I was discouraged. Never had a feeling of such utter hopelessness come over me in the face of danger. Then the long flowing, yellow locks of the Holy Thern, caught by some vagrant draught, blew about my face.

Might they not still open the way of freedom? If we acted in time, might we not even yet escape before the general alarm was sounded? We could at least try.

"What will the fellow do first, Thuvia?" I asked. "How long will it be before they may return for us?"

"He will go directly to the Father of Therns, old Matai Shang. He may have to wait for an audience, but since he is very high among the lesser therns, in fact as a thorian among them, it will not be long that Matai Shang will keep him waiting.

"Then if the Father of Therns puts credence in his story, another hour will see the galleries and chambers, the courts and gardens, filled with searchers."

"What we do then must be done within an hour. What is the best way, Thuvia, the shortest way out of this celestial Hades?"

"Straight to the top of the cliffs, Prince," she replied, "and then through the gardens to the inner courts. From there our way will lie within the temples of the therns and across them to the outer court. Then the ramparts—O Prince, it is hopeless. Ten thousand warriors could not hew a way to liberty from out this awful place.

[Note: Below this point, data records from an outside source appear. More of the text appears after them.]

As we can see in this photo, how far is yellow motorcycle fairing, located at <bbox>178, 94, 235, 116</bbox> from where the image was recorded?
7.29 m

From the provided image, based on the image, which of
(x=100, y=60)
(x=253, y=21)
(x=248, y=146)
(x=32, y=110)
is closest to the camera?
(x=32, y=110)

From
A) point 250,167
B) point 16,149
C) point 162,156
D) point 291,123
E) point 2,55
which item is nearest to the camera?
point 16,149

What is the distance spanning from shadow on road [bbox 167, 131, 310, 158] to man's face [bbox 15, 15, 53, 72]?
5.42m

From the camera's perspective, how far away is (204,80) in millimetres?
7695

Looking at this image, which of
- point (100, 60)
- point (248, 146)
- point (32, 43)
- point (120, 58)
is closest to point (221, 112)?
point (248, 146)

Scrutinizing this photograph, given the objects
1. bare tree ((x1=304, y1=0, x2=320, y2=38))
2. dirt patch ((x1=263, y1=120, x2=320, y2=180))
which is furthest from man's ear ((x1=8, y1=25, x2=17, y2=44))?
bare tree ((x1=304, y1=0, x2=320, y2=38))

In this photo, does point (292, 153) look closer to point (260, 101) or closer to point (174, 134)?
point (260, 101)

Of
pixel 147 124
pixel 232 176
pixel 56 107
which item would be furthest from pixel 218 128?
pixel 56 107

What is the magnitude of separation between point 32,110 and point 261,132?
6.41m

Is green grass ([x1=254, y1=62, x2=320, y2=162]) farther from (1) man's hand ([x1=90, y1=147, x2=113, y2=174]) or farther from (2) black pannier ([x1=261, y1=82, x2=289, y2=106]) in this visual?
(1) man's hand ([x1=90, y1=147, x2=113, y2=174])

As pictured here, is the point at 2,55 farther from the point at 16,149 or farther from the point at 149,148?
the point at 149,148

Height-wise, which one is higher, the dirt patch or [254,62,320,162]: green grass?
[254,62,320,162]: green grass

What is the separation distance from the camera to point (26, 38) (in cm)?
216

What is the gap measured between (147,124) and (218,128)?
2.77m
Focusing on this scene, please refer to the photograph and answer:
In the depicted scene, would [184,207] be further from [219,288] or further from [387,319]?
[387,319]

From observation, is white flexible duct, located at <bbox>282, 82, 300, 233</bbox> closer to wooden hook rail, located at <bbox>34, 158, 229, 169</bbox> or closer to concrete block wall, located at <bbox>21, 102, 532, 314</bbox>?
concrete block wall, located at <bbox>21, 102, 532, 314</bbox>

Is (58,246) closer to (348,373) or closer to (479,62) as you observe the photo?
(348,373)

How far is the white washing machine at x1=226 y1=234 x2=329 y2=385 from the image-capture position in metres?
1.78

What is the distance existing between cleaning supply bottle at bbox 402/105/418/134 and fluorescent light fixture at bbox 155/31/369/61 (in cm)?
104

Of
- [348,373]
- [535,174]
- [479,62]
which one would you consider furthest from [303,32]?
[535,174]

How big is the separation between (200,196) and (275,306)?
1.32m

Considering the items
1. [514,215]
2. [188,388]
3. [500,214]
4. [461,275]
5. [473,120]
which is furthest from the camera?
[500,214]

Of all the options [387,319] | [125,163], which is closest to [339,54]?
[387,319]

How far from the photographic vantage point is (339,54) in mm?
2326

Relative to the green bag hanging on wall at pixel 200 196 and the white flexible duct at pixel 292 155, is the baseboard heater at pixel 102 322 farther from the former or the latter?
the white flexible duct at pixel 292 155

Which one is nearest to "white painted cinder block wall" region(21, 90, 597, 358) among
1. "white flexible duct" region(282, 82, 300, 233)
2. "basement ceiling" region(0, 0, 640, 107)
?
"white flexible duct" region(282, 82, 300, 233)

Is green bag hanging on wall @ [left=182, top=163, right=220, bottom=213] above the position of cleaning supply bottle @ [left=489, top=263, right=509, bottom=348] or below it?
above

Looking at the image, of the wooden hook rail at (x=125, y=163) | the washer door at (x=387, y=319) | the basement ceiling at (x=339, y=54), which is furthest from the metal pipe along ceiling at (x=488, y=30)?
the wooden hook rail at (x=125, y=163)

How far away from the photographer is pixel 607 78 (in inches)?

"Since the beginning of time, little by little, stone by stone, have the therns been ever adding to the defences of their stronghold. A continuous line of impregnable fortifications circles the outer slopes of the Mountains of Otz.

"Within the temples that lie behind the ramparts a million fighting-men are ever ready. The courts and gardens are filled with slaves, with women and with children.

"None could go a stone's throw without detection."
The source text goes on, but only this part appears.